Gone are the days when I could fire off an email at 3.30pm seeing who wanted a spontaneous post-work drink and a dose of happiness therapy.  We’re going to be posting birthday cards to each other rather than distributing them across a mojito-laden table at a bar.   There are no quick lunches in this new life.

Last night I went to karaoke with some newer friends (a big step for me – previously I’d only karaoke’d with people I’d known for upwards of ten years).  It was great fun, but owing to public transport mess it took me an hour and 40 minutes to get home.  Either I leave at so early a point in the evening as to render going out pointless, or I resign myself to being utterly exhausted the next day.

I’m not loving it, and I’ve been feeling down about it for a while.

Then, yesterday, JR sent a love-bomb to my inbox suggesting we go away for a yoga retreat or other similarly lush weekend, just the two of us so we can have some quality friend time.

I feel better already.

*genuine occurrence.

7 Responses to “Exodus, Lament, and Rehabilitation”


  1. 1 Mrs. G. February 13, 2011 at 7:02 am

    I am also an introvert who is frequently mistaken for an extrovert. I have four female friends who I can tell anything to (and I mean my most shitty behavior, no fear of being judged) and that is enough for me. What’s really cool is we’ve all changed so much since we first met and yet we still let each other evolve whether it’s comfortable change or not. I’m so happy you are soon to have JR time. xxoox

  2. 2 trash February 13, 2011 at 5:50 pm

    To my mind it always about quality not quantity. In true hypocritical form though I confess to envy when I see these women with millions of ‘friends’ with whom they regularly interact/correspond/visit.

  3. 3 Stacie February 14, 2011 at 1:38 am

    I’m also an introvert and have very few close friends. Lots of acquaintances, but not too many really close friends. That’s one thing I hate about moving to a new place – making friends. But I’ve realized there’s no rush, and I’m thankful for the friends I have now that are “forever friends”.

    • 4 nic February 14, 2011 at 8:24 am

      @ Mrs. G: The evolution point is a great one – it’s definitely something friends don’t get upset about. In fact, I wish a couple of my friends would evolve away from self-destructive behaviour, but I don’t judge them for what they do. I’ve definitely changed since I met some of my old friends, and they still love me.

      @ Trash: I feel envious of those women too, in a strange way. I think what I envy is their energy more than anything else.

      @ Stacie: Yes, moving makes it especially hard. When I moved to NZ I had to literally force myself out of the house in the hope of meeting like-minded folk, and particularly because initially I didn’t have a job it was tough not to speak to anyone but K-man for a few weeks. I met some really good people through blogging while I was there who are now what I’d count as good friends!
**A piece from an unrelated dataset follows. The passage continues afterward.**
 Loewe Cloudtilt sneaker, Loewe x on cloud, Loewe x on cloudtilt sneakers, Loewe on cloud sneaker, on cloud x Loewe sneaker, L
The internet was an absolute saviour, in that context.

  4. 5 Modern Country Style February 15, 2011 at 11:55 pm

    Reading your Mind’s Eye LAcuna post is EXACTLY like reading about ME! I’m just so exactly the same…but I’ve not met anyone else who does that.

    Your post made me laugh my head. Not literally, obviously, or no more Mind’s Eye for me, but I decided then and there to subscribe to your feeed.
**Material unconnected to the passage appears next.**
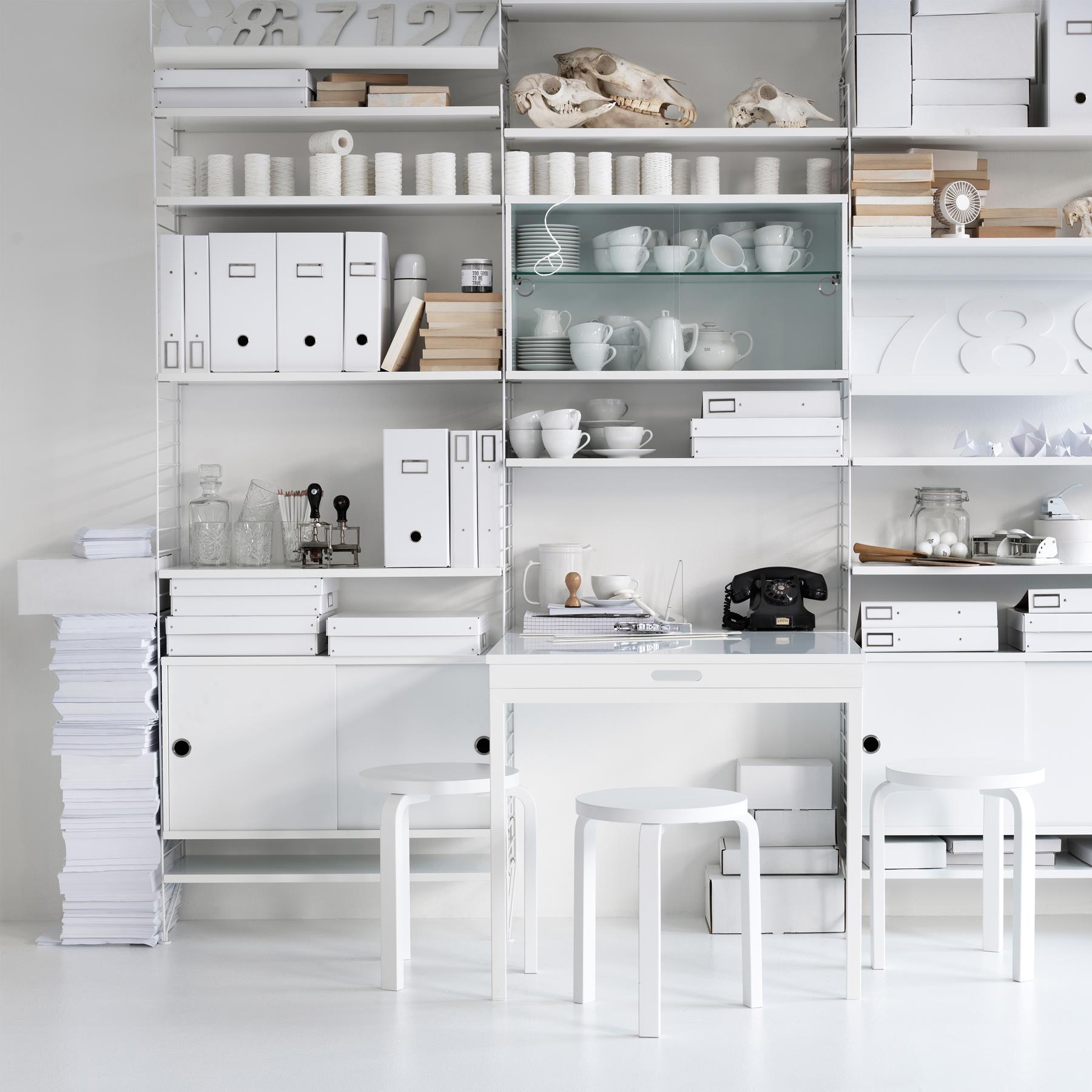 String Cabinet Kast met schuifdeuren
    I’ve had the most lovely read of your blo and I love it. I have to warn you that you should be on stalker-alert. ;-)

    Sarahx

  5. 6 Modern Country Style February 15, 2011 at 11:56 pm

    Yeah….um….I meant ‘blog’, not ‘blo’ in the last paragraph! Could I try and pass that off as street-talk for blog….?

  6. 7 Bella Rum February 17, 2011 at 8:58 am

    “a natural introvert who battles to appear extroverted to conform”
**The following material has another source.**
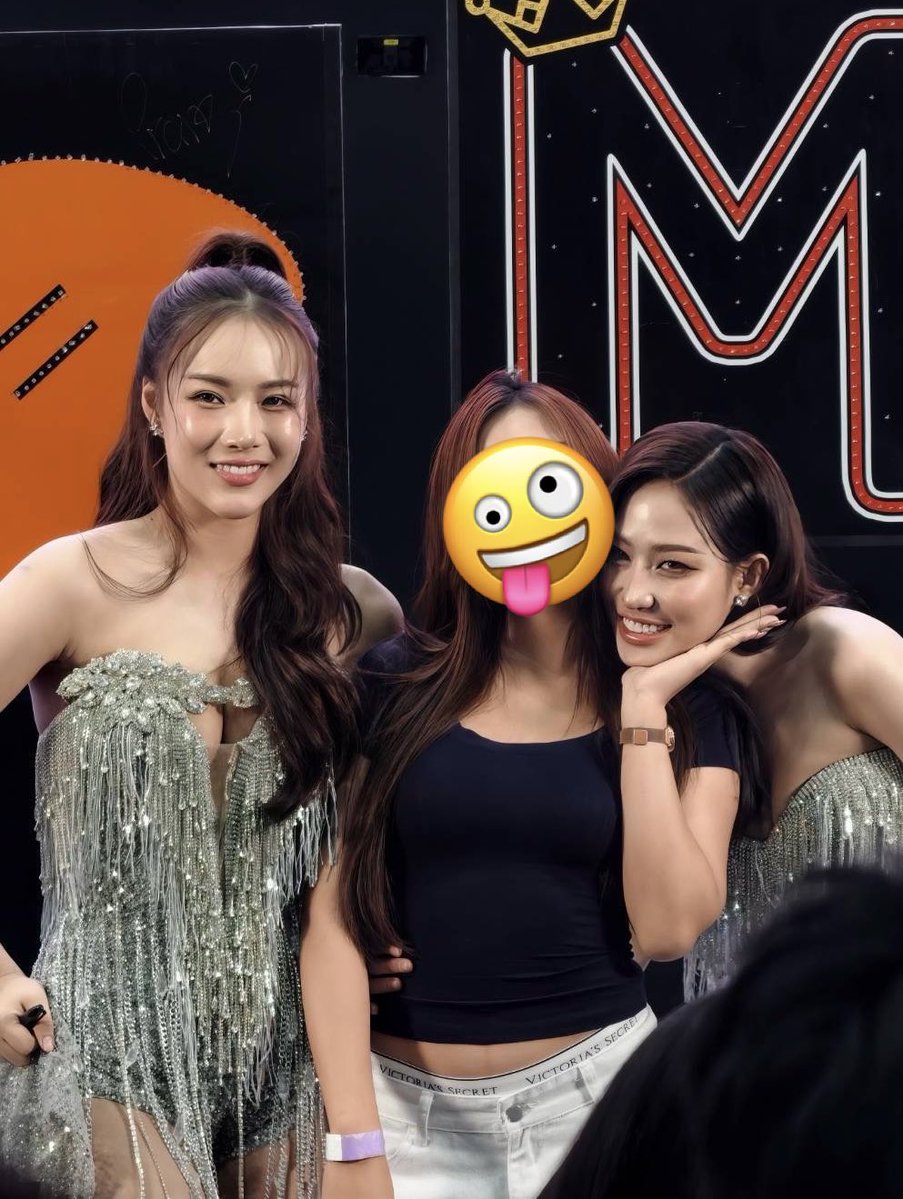 PrangLyOfficial's tweet image. พี่ๆ หน้างานแกล้งเหมยลี่ทำไมคะ ✊🏼

PRANGLY 2ND MINI FAN MEETING
#PrangLyx2ndMiniFM
#ปรางลี่ #PrangLy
    I think that describes me. I know I’m perceived as an extrovert because I do the “extrovert thing” but I’m drained at the end of an evening of socializing. I even feel a little dread before a social event. I used to enjoy it more and had many friends. Now I have fewer friends, but my relationships are more intimate and satisfying.

    Reading about your friends moving away does give me pause. I don’t have a deep supply of friends to rely on if many of my friends move away, and it takes a while to forge a deep friendship. There’s always that “getting to know you” period, and I just don’t have the “social energy” for it anymore.